__ASSIGNED TASK__.
From the data underneath, reproduce exactly the stretch that begins at the line with "Bryn Gwynant, Conwy" and ends after the line with "FIA ETRC - Indianapolis Motor Speedway".

__THE INPUT__.
━━━━━━━━━━━━━━━━━━━━━━━━━━━━━━

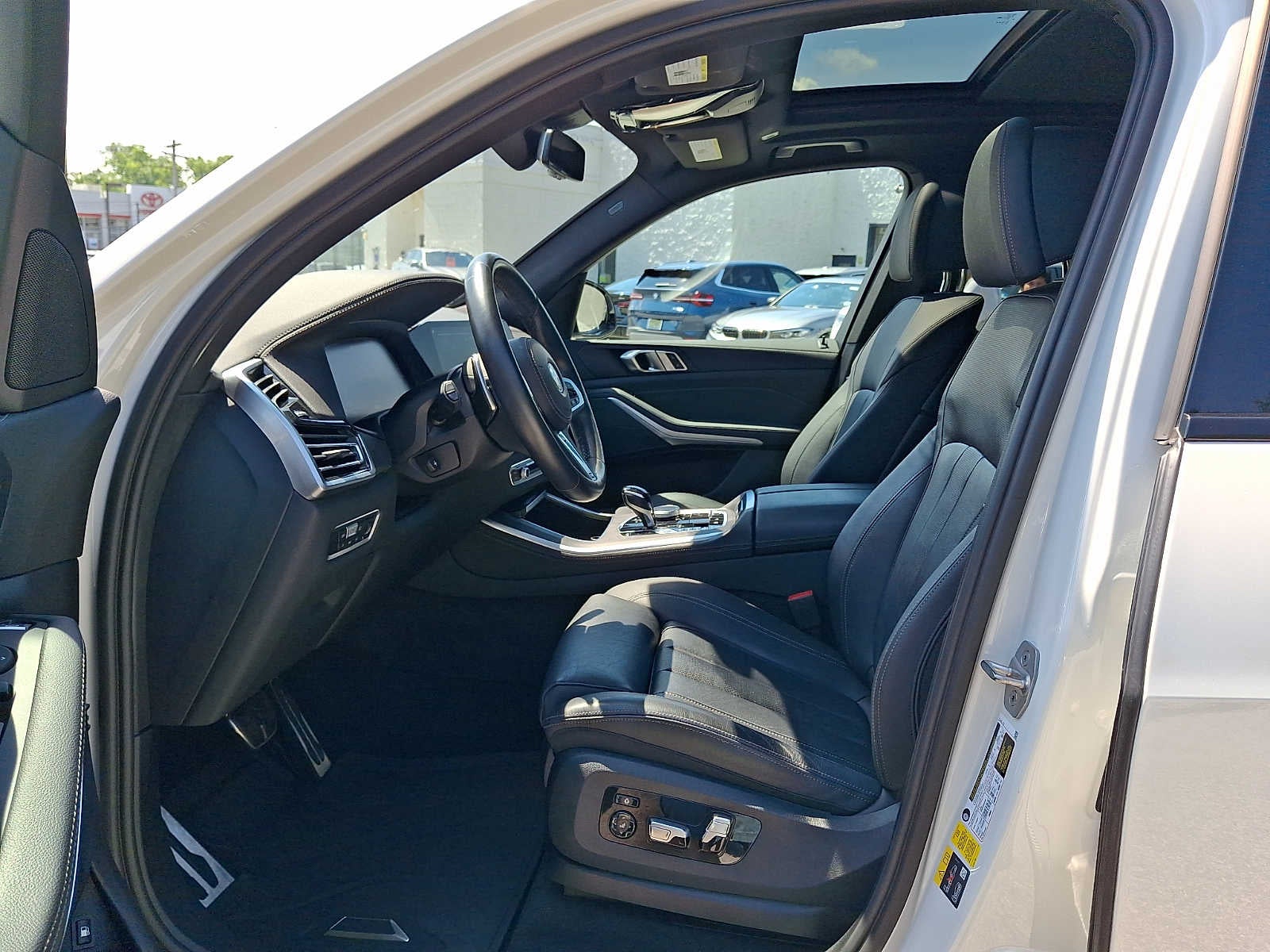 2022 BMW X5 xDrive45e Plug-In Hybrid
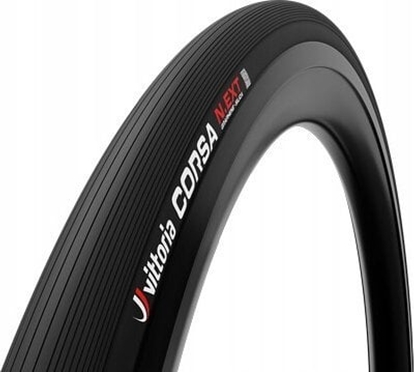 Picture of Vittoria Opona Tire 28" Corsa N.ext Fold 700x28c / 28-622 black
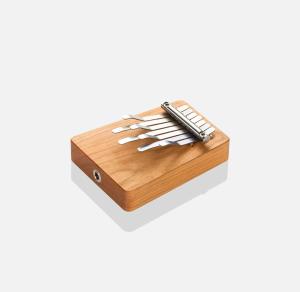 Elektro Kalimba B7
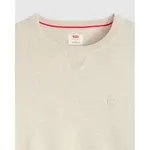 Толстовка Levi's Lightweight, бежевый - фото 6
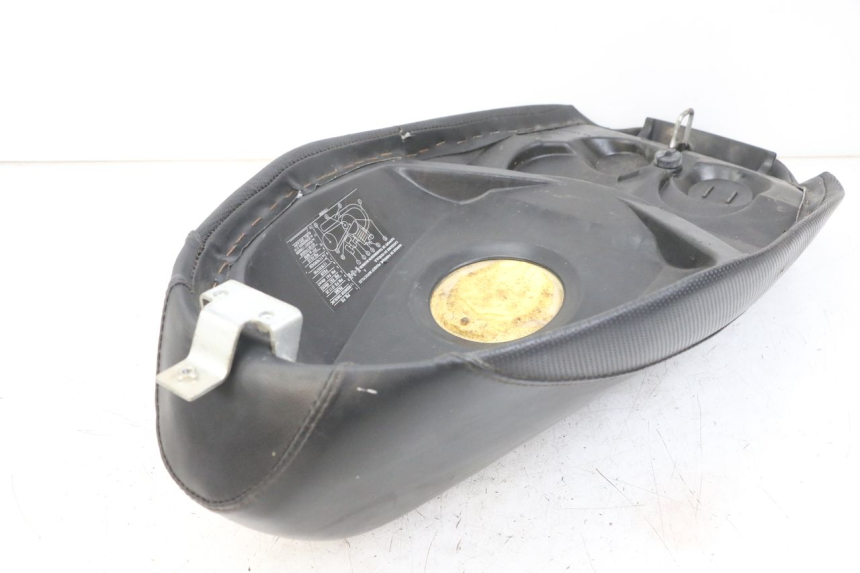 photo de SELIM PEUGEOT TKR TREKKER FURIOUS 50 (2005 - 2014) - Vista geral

━━━━━━━━━━━━━━━━━━━━━━━━━━━━━━

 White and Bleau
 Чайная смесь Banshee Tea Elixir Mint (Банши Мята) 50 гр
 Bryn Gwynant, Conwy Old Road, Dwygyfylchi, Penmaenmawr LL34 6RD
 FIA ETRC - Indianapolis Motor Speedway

━━━━━━━━━━━━━━━━━━━━━━━━━━━━━━

__OUTPUT OF THE TASK__.
 Bryn Gwynant, Conwy Old Road, Dwygyfylchi, Penmaenmawr LL34 6RD
 FIA ETRC - Indianapolis Motor Speedway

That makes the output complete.